Better Lookups for map and unordered_map

Document #: P3091R3
Date: 2024-10-14 19:11 EDT
Project: Programming Language C++
Audience: LEWGI
Reply-to: Pablo Halpern
<>

1 Abstract

The most convenient way to look up an element of a map or unordered_map is to use the index operator, i.e., theMap[key]. This operator cannot be used, however, when 1) the container is const, 2) the mapped type is not default constructible, 3) the default-constructed value is inappropriate for the context, or 4) the container should not be modified. These limitations often force the user to resort to the find member function, which returns an iterator that points to a pair and typically leads to more complex code having at least one if statement and/or duplicate lookup operations. Taking inspiration from other languages, especially Python, this paper proposes a get member function that returns optional<T&> and leverages the observers and monadic operations of optional to simplify lookups for map and unordered_map. Note that this proposal is built on optional<T&>, which is described in [P2988R7] and is not yet in the C++ Working Draft. It’s usefulness is also enhanced by the maybe facilities described in [P1255].

2 Change Log

R3 (2024-10-15 pre-Wroclaw mailing)

R2 (2024-05-23 pre-St. Louis mailing)

R1 (post 2024-02-27 LEWGI teleconference)

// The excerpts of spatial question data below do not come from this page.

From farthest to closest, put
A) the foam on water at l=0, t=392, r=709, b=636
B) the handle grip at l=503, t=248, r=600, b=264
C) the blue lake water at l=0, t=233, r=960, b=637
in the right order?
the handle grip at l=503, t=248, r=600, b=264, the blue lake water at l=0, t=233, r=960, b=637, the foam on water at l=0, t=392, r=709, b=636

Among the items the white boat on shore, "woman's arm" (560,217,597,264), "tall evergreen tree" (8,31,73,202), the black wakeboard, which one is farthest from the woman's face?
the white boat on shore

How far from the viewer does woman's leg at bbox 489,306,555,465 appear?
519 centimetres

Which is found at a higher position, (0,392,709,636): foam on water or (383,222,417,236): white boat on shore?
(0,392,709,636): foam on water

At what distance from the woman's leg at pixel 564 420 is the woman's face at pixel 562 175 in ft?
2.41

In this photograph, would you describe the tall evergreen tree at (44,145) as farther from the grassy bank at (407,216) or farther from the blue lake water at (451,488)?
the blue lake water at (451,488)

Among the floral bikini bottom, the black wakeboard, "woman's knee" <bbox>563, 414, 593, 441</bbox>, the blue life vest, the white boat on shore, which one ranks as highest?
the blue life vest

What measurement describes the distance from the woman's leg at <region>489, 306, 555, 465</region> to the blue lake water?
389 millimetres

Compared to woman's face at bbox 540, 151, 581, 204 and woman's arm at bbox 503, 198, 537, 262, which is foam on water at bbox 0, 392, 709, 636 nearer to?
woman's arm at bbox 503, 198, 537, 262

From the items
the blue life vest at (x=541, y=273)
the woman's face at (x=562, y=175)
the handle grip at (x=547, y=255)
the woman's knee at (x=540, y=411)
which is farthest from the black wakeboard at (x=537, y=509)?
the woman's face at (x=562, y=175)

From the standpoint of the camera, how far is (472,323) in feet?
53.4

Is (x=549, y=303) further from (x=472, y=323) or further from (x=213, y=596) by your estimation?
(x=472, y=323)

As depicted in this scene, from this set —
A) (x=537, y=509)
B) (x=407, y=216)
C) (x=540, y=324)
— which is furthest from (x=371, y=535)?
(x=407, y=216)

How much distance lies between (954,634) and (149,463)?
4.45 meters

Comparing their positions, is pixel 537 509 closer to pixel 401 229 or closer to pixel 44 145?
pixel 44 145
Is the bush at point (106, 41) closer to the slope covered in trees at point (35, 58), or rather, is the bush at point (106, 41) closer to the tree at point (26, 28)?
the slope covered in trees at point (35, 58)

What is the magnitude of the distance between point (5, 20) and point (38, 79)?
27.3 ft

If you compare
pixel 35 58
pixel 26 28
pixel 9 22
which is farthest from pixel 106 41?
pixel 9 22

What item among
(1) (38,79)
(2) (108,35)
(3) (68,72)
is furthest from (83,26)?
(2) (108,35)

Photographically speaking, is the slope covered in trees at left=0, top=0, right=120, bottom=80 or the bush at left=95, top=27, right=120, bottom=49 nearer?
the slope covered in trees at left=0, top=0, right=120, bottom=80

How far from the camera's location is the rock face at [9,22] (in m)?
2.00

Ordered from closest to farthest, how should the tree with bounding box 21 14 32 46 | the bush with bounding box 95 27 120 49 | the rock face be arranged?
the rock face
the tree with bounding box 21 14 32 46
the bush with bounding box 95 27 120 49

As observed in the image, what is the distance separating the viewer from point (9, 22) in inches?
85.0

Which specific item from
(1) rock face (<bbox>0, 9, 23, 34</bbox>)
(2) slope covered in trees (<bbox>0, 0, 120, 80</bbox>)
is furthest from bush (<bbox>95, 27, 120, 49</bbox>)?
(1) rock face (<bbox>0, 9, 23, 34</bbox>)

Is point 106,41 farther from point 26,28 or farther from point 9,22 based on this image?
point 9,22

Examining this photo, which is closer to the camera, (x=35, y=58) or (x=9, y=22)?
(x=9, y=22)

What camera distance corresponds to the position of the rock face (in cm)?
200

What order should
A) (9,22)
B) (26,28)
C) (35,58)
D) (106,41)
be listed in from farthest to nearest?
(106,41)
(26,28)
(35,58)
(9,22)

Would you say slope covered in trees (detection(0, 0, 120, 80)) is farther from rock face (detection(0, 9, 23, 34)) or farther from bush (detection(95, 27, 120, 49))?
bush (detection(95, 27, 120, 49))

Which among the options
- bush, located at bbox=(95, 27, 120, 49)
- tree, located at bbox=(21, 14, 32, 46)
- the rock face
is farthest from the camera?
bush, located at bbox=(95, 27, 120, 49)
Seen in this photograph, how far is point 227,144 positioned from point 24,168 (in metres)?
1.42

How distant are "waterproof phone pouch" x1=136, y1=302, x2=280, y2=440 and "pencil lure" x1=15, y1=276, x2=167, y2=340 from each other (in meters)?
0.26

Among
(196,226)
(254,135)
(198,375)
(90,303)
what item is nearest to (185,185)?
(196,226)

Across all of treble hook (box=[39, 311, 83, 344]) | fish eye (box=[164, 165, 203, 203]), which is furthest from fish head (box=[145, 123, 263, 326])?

R0 (2024-02-15 pre-Tokyo mailing)

3 Motivation

Just about every modern computer language has, as part of the language or its standard library, one or more associative containers that uniquely map a key to a value, variously called map, hash_map, dictionary, or something similar. In C++, we have std::map, std::unordered_map, and eventually (per [P0429R9] and [P2767R2]) std::flat_map. The easy-to-write and easy-to-read expression for getting a value for an associated key is simply theMap[key]; in other words, a mapped value is retrieved (and often set) using the index operator, which returns a reference to the value associated with the key. Unfortunately, the index operator in the C++ associative containers has a number of shortcomings compared to many other languages.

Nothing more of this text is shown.